Adam sat down on the sofa still warm from Jennifer, the words she had uttered so passionately after his father’s funeral, resounding loud in his head. ‘Your father is dead, Adam; for all you know this German guy is dead also. And even if he is still alive, when you eventually get to him, he’ll be too old and senile to stand trial. For God’s sake forget it. Let them all go, they’re your father’s ghosts not yours. Your life is here and now, with Calvin and me. We need you.’
Images of his wife flooded into his mind. He tried to banish them, but they refused to be exiled: Jennifer on their wedding day, a vision in white lace and tulle; then on honeymoon, alighting from a vaporetto at San Marco in Venice, laughing at his stumbling Italian. A smile creased his face as a picture of Jennifer in the last stages of pregnancy entered his mind, her huge belly suspended above long skinny legs had put him in mind of a red-headed stork, albeit a beautiful one.

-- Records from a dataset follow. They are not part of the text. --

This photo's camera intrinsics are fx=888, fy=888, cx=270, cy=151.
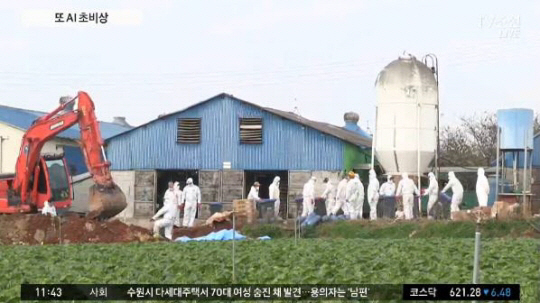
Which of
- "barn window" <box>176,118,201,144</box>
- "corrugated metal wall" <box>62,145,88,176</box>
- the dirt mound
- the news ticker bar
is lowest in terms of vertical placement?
the dirt mound

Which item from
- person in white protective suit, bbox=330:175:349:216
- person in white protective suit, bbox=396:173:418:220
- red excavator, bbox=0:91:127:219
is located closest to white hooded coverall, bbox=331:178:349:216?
person in white protective suit, bbox=330:175:349:216

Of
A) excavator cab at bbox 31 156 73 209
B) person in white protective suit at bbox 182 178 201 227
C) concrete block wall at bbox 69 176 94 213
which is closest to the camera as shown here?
excavator cab at bbox 31 156 73 209

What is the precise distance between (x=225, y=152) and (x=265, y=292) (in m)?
26.9

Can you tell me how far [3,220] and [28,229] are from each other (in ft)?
2.81

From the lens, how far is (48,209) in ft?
81.1

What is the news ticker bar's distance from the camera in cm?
680

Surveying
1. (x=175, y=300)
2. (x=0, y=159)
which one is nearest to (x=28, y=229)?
(x=0, y=159)

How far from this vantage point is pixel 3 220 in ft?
79.4

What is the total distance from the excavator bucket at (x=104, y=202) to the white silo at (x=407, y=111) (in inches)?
415

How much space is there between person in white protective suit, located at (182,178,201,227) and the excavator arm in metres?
3.16

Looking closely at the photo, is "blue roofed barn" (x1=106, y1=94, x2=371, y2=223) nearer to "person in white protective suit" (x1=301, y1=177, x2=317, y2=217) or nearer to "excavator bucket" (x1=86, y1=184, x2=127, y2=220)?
"person in white protective suit" (x1=301, y1=177, x2=317, y2=217)

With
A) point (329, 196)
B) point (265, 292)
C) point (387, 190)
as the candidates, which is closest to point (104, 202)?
point (329, 196)

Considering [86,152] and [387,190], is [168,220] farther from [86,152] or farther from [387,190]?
[387,190]

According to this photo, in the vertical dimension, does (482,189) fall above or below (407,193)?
above
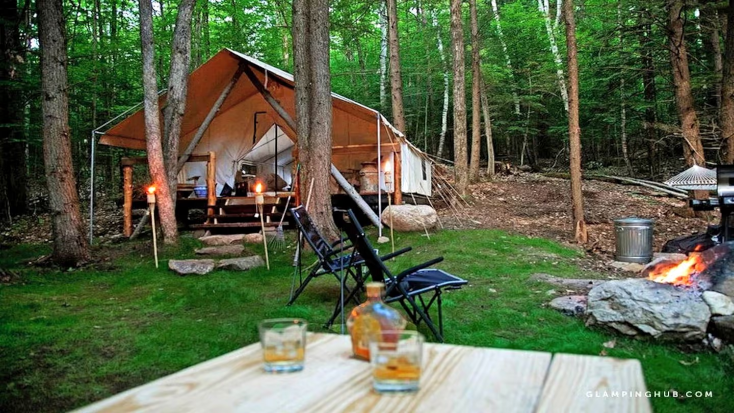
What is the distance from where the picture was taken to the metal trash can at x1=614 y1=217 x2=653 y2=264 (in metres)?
6.44

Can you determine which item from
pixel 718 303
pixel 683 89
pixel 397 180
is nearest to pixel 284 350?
pixel 718 303

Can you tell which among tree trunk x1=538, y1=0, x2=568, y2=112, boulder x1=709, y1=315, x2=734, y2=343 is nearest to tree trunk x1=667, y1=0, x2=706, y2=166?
tree trunk x1=538, y1=0, x2=568, y2=112

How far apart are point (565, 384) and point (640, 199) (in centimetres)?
1209

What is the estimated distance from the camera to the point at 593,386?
0.94 metres

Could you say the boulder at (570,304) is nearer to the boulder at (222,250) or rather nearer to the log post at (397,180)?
the boulder at (222,250)

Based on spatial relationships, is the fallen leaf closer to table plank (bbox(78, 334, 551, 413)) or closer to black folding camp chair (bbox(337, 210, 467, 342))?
black folding camp chair (bbox(337, 210, 467, 342))

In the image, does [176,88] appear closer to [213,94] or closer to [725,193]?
[213,94]

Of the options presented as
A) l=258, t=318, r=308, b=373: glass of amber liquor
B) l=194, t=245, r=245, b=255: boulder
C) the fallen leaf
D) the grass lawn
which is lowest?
the fallen leaf

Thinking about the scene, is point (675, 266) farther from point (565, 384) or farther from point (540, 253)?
point (565, 384)

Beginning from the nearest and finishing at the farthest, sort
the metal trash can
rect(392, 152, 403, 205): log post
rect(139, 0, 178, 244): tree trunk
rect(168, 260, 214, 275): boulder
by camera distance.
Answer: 1. rect(168, 260, 214, 275): boulder
2. the metal trash can
3. rect(139, 0, 178, 244): tree trunk
4. rect(392, 152, 403, 205): log post

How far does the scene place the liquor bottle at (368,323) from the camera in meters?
1.15

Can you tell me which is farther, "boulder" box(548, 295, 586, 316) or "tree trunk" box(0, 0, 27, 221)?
"tree trunk" box(0, 0, 27, 221)

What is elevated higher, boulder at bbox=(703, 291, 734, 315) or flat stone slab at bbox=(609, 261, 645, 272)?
boulder at bbox=(703, 291, 734, 315)

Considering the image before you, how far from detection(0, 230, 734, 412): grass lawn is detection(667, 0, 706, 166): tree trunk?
4546 millimetres
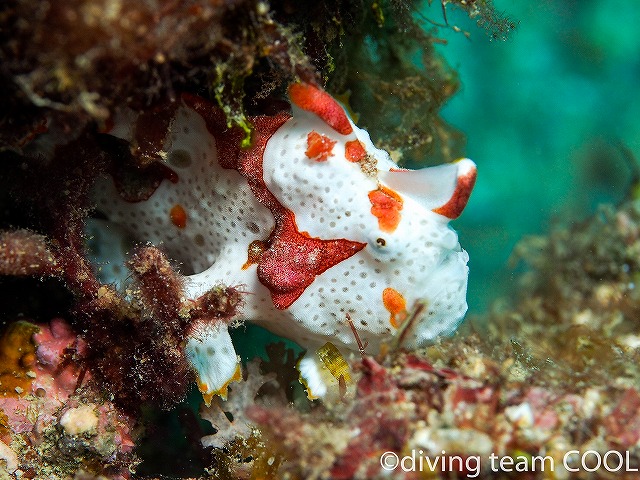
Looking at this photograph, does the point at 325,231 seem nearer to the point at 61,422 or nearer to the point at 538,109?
the point at 61,422

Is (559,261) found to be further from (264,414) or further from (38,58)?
(38,58)

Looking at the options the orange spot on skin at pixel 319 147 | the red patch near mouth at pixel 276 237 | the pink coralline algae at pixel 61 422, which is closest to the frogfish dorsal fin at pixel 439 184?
the orange spot on skin at pixel 319 147

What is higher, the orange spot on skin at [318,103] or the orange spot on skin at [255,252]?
the orange spot on skin at [318,103]

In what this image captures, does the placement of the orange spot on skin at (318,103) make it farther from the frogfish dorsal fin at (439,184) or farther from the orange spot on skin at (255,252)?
the orange spot on skin at (255,252)

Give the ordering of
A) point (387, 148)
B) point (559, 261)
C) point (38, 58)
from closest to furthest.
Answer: point (38, 58) → point (387, 148) → point (559, 261)

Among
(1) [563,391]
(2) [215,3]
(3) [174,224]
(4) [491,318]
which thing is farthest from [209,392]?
(4) [491,318]

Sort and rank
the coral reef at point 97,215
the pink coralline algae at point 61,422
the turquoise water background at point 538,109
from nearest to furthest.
Answer: 1. the coral reef at point 97,215
2. the pink coralline algae at point 61,422
3. the turquoise water background at point 538,109
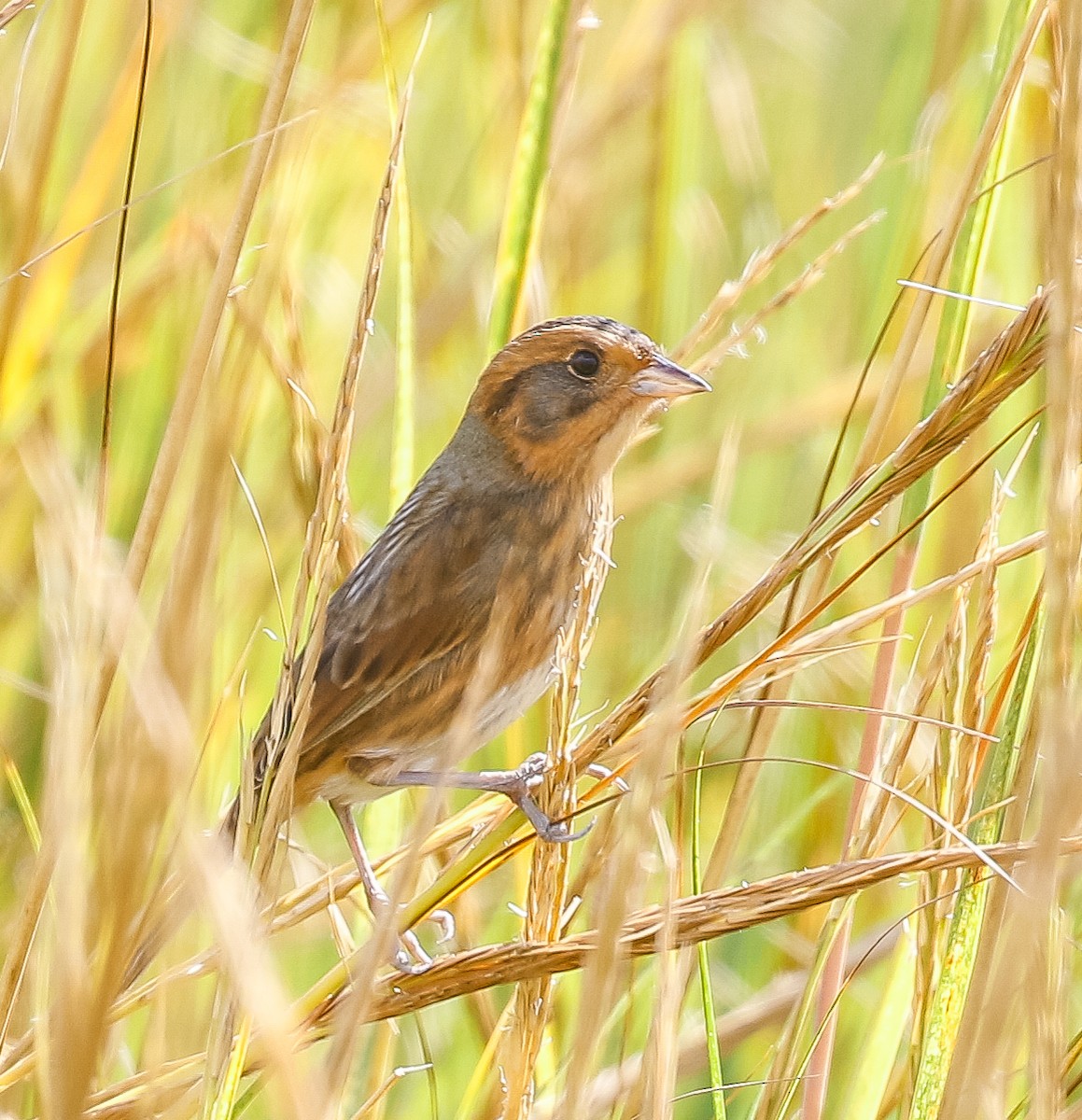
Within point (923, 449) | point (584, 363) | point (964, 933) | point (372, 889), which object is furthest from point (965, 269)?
point (372, 889)

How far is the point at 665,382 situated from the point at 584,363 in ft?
0.45

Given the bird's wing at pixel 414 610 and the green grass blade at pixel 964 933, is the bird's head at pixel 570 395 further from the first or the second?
the green grass blade at pixel 964 933

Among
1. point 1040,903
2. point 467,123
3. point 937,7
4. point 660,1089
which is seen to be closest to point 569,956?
point 660,1089

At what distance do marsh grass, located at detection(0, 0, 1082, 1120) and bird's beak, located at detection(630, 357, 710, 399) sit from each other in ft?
0.22

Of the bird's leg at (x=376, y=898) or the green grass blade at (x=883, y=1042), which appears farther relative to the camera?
the bird's leg at (x=376, y=898)

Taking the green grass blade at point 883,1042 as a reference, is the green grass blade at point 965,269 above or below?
above

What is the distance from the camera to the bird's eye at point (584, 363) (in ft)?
6.79

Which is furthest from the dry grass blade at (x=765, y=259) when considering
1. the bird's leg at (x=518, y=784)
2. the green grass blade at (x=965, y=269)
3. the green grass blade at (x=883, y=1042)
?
the green grass blade at (x=883, y=1042)

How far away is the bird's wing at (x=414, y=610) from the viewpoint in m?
2.08

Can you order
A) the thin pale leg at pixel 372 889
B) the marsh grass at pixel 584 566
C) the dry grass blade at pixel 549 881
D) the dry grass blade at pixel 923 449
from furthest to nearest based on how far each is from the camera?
1. the thin pale leg at pixel 372 889
2. the dry grass blade at pixel 549 881
3. the dry grass blade at pixel 923 449
4. the marsh grass at pixel 584 566

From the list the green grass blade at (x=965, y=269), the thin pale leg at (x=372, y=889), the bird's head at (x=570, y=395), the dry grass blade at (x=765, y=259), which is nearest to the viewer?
the green grass blade at (x=965, y=269)

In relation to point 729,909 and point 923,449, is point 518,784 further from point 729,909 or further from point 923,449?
point 923,449

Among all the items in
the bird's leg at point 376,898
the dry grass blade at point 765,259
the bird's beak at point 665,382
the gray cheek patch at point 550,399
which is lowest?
the bird's leg at point 376,898

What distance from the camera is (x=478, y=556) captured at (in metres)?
2.10
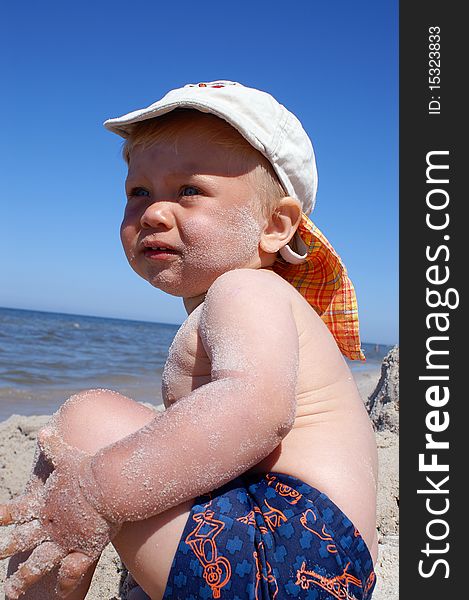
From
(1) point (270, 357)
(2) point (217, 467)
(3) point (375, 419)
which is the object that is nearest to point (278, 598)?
(2) point (217, 467)

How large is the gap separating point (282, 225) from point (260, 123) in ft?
1.03

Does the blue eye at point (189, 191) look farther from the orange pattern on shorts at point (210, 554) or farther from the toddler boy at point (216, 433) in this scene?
the orange pattern on shorts at point (210, 554)

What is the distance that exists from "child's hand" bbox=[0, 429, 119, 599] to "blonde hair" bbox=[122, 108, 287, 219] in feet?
3.11

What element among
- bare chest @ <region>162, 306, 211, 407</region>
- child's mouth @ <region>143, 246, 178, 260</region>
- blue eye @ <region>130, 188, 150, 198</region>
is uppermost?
blue eye @ <region>130, 188, 150, 198</region>

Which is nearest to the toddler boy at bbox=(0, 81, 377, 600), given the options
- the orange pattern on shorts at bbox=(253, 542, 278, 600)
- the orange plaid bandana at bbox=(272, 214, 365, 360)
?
the orange pattern on shorts at bbox=(253, 542, 278, 600)

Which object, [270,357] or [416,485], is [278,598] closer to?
[270,357]

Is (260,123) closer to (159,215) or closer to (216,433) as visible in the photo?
(159,215)

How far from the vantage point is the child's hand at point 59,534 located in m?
1.20

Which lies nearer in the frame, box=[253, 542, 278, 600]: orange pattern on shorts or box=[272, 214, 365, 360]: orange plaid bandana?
box=[253, 542, 278, 600]: orange pattern on shorts

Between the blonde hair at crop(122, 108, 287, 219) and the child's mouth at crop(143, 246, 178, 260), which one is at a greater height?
the blonde hair at crop(122, 108, 287, 219)

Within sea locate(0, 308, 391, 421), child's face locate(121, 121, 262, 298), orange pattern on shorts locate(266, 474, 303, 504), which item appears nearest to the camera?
orange pattern on shorts locate(266, 474, 303, 504)

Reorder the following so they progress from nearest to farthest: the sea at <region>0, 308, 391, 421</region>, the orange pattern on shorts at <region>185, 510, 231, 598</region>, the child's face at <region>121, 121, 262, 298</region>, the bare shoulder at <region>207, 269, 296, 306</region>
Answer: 1. the orange pattern on shorts at <region>185, 510, 231, 598</region>
2. the bare shoulder at <region>207, 269, 296, 306</region>
3. the child's face at <region>121, 121, 262, 298</region>
4. the sea at <region>0, 308, 391, 421</region>

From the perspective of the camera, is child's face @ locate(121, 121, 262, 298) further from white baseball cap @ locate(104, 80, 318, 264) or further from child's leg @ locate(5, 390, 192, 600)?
child's leg @ locate(5, 390, 192, 600)

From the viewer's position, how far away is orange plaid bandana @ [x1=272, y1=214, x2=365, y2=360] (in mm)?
2064
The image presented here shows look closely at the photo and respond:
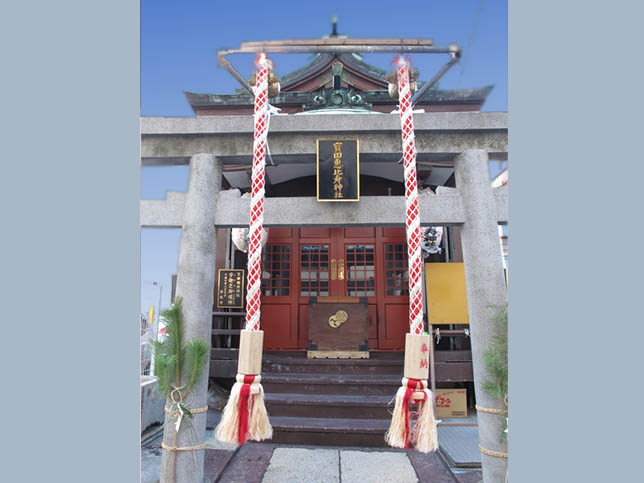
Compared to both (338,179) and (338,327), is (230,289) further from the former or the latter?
(338,179)

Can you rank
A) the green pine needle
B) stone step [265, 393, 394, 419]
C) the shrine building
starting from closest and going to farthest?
the green pine needle → the shrine building → stone step [265, 393, 394, 419]

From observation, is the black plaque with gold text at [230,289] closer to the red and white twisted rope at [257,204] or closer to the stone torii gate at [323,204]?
the stone torii gate at [323,204]

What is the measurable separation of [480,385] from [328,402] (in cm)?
286

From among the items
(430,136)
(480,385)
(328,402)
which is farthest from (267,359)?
(430,136)

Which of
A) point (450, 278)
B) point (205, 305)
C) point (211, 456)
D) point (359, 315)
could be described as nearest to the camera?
point (205, 305)

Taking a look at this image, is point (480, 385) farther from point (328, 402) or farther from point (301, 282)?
point (301, 282)

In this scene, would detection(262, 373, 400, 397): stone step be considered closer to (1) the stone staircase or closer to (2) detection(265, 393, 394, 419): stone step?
(1) the stone staircase

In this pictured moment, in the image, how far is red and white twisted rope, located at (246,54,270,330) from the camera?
298 centimetres

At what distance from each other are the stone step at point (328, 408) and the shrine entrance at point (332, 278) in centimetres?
222

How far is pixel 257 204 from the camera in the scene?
3.21 m

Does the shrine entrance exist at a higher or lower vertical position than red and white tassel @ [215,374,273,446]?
higher

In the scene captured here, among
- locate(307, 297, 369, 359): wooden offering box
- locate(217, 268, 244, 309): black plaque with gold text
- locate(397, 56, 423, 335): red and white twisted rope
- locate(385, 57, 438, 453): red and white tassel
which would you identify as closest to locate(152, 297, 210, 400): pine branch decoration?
locate(385, 57, 438, 453): red and white tassel

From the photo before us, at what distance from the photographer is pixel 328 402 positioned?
5.93 m

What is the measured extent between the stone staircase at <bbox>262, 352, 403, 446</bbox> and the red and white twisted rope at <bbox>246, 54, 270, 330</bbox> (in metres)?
3.20
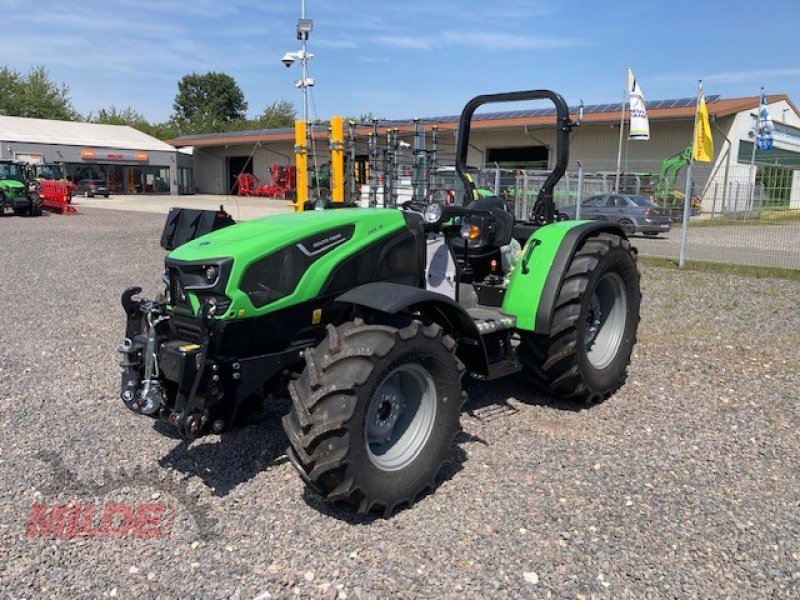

You’re a glutton for punishment he told himself as he visualized her the day they had met in his father’s gallery. She had accompanied her father, a collector of Dutch art. Whilst old Benjamin and Richard Carmichael had discussed a Rembrandt, Adam had observed Jennifer, tall and slim, dressed in a simple silk shift. It had been obvious to him she was not wearing a bra. As she leaned forward to study the paintings, he had been unable to keep his eyes off her small, perfectly formed breasts, straining against the sensuous fabric.
Aware of his scrutiny and enjoying the effect she was creating, she had played the coquette. They had both giggled afterwards, when he had admitted that for him it was lust at first sight.
The first time they had made love would stay with him for ever. Her skin was the colour and texture of alabaster, her pubis a slightly darker shade of auburn than her hair. She had recently returned from a vacation in the South of France, and he recalled admiring her all-over tan, and listening to her stories of nudist beaches and discotheques under the stars.
Adam had thought Jennifer very sophisticated and worldly, even though she was three years younger than him. He could hear her voice as clearly as if it were yesterday, telling him he was her drug – she was addicted to him, and she wanted him to go on making love to her for the rest of her life …
‘Goddamn it, Jenny baby; what happened?’ he whispered into his glass. She was an affliction that was going to take a long time, and a lot of treatment before remission, and at this moment Adam wasn’t sure if it was a complete cure he really wanted.
He tried to think back over the years. Deep down, Adam knew that it wasn’t only his promise to his father that had rankled with his wife. It was something more subtle. His ambition had never matched hers. Whatever she got or however much he gave her, it was never enough: Jennifer always had to have more. ‘You should have licked more ass, that’s where you’ve gone wrong all your life,’ he muttered into his half-empty glass, as he crossed the room to get the bottle of Johnnie Walker. ‘You could never get up those tight rich butts.’
With the bottle swinging in his right hand, he sat down again in the same position. The voice of Ella Fitzgerald singing ‘Long Ago and Far Away’ seemed poignantly apt as the alcohol slipped down his throat, and oblivion rose like an old friend to enfold him in a warm, protective glow. Dropping his head against the back of the sofa, Adam closed his eyes. The bottle slipped from his relaxed fingers, whisky soaking the Indian rug. He didn’t even notice, his mind had strayed to the last weekend he had spent with his father in his home in Connecticut ten days before his death.